Reducing Catheter-Related Bloodstream Infections in the ICU With a Chlorhexidine-Impregnated Sponge (BIOPATCH)

Catheter-related Bloodstream Infection Clinical Trial

Official title:

Reducing Catheter-Related Bloodstream Infections in the ICU With a Chlorhexidine-Impregnated Sponge (BIOPATCH)

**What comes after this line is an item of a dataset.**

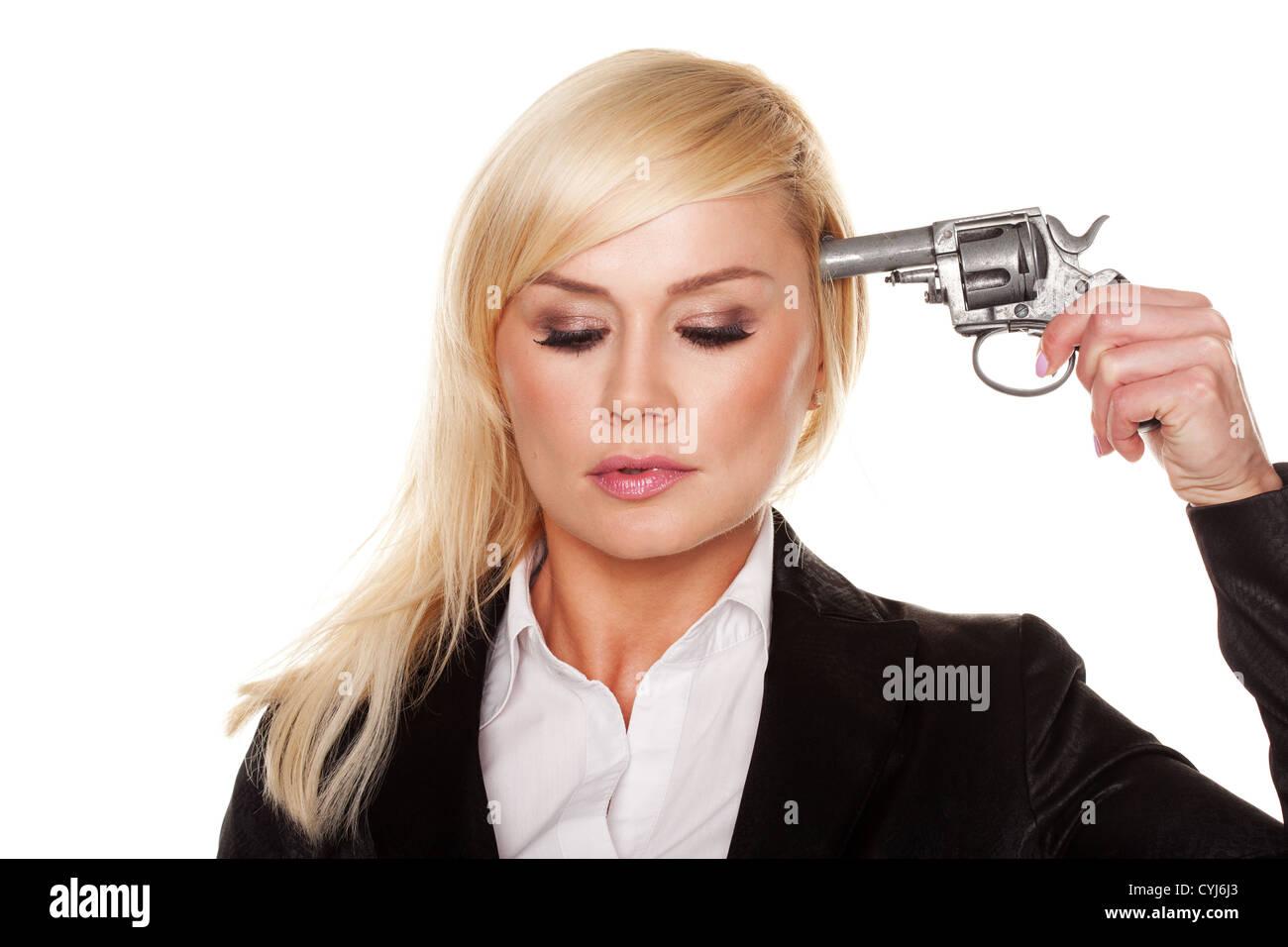 Jeune professionnel femme avec les yeux baissés tenant un pistolet sur sa tête dans une tentative de suicide Photo Stock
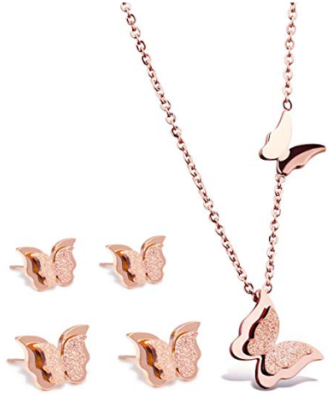 This is an image of girl's necklace and rings with butterfly design in pink color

Clinical Trial Details — Status: Completed

Administrative data

• NCT number: NCT00548132
• Other study ID #: 00424-0805-01 (BJH Foundation)
• Secondary ID: WUSM HRPO# 05-11
• Status: Completed
• Phase: Phase 4
• First received: October 22, 2007
• Last updated: August 28, 2013
• Start date: February 2006
• Est. completion date: May 2009

Study information

• Verified date: August 2013
• Source: Washington University School of Medicine
• Contact: n/a
• Is FDA regulated: No
• Health authority: United States: Institutional Review Board
• Study type: Interventional

Clinical Trial Summary

We proposed to perform a prospective randomized controlled trial to study the effect of the use of a commercially-available chlorhexidine-impregnated sponge (Biopatch) as part of central venous catheter care on catheter-related bloodstream infections among patients in two Barnes-Jewish Hospital ICUs.

Description:

At the time of the inception of this study, there were no published randomized controlled trial on the efficacy of the Biopatch in reducing bloodstream infections. Preliminary data has shown that the Biopatch decreases colonization of the catheter exit site and thereby decrease bloodstream infections but this was at that time only theoretical.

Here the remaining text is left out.